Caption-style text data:

"""

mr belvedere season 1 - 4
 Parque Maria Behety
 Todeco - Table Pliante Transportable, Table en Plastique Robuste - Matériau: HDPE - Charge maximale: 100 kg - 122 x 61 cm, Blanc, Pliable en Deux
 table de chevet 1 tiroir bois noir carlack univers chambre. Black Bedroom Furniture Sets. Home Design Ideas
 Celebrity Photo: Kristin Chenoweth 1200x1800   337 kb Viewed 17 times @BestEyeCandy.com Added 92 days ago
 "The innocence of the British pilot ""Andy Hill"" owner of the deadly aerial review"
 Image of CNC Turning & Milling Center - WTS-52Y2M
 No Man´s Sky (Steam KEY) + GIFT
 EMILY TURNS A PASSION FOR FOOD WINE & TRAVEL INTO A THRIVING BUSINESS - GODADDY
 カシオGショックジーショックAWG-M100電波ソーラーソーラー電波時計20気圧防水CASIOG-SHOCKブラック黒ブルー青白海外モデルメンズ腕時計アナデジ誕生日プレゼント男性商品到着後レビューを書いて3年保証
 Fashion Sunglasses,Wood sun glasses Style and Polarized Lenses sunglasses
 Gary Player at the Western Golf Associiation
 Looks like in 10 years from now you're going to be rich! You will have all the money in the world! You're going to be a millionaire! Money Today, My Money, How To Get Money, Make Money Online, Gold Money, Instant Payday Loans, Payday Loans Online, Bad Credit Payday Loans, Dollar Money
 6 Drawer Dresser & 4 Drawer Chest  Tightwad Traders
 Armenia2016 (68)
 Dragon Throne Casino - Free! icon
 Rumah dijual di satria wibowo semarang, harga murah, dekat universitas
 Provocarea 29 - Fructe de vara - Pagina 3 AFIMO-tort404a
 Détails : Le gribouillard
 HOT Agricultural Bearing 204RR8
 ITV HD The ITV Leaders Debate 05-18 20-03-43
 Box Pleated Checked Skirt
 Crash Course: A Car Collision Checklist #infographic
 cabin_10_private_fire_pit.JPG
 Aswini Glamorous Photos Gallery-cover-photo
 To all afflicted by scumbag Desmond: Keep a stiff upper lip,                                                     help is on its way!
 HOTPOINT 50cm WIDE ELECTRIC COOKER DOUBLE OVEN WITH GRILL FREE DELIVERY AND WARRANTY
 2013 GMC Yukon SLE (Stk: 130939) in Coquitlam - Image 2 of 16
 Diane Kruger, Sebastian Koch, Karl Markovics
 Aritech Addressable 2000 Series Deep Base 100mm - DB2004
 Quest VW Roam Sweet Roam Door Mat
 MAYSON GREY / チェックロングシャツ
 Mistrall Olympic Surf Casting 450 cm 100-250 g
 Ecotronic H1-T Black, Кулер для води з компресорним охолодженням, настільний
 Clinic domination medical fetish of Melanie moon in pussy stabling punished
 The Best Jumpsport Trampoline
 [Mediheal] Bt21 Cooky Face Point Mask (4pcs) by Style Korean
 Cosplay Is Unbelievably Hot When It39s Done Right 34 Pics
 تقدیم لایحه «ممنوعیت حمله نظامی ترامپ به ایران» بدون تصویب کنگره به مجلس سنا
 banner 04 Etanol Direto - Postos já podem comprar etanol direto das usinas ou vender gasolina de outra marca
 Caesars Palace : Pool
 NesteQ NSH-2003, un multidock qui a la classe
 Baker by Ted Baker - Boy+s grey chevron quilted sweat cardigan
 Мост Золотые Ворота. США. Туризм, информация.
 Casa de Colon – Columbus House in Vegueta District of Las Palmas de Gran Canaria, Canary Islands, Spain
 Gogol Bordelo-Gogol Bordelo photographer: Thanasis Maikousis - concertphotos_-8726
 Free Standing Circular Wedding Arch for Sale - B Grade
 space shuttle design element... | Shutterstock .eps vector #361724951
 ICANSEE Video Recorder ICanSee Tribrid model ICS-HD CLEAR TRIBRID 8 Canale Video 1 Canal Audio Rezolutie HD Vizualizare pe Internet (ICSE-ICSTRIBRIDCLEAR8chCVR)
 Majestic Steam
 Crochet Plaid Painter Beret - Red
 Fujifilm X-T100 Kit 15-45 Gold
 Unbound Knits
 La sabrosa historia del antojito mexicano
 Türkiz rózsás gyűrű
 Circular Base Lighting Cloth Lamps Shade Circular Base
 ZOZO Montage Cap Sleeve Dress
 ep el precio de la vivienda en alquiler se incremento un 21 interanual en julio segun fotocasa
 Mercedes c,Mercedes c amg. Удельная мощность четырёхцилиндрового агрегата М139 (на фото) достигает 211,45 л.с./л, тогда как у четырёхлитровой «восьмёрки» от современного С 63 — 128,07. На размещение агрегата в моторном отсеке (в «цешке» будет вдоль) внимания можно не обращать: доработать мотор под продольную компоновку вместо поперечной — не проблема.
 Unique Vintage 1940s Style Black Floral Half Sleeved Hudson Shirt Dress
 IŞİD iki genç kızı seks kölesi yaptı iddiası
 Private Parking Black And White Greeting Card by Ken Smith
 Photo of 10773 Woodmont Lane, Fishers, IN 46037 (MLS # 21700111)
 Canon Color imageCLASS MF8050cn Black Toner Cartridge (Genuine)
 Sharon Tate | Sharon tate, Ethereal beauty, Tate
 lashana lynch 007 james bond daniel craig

"""

Work required: An exact copy is needed of the closing lines of the entries above, counting from the one that contains "IŞİD iki genç kızı seks kölesi yaptı iddiası" and including it and the last.

Task result:
 IŞİD iki genç kızı seks kölesi yaptı iddiası
 Private Parking Black And White Greeting Card by Ken Smith
 Photo of 10773 Woodmont Lane, Fishers, IN 46037 (MLS # 21700111)
 Canon Color imageCLASS MF8050cn Black Toner Cartridge (Genuine)
 Sharon Tate | Sharon tate, Ethereal beauty, Tate
 lashana lynch 007 james bond daniel craig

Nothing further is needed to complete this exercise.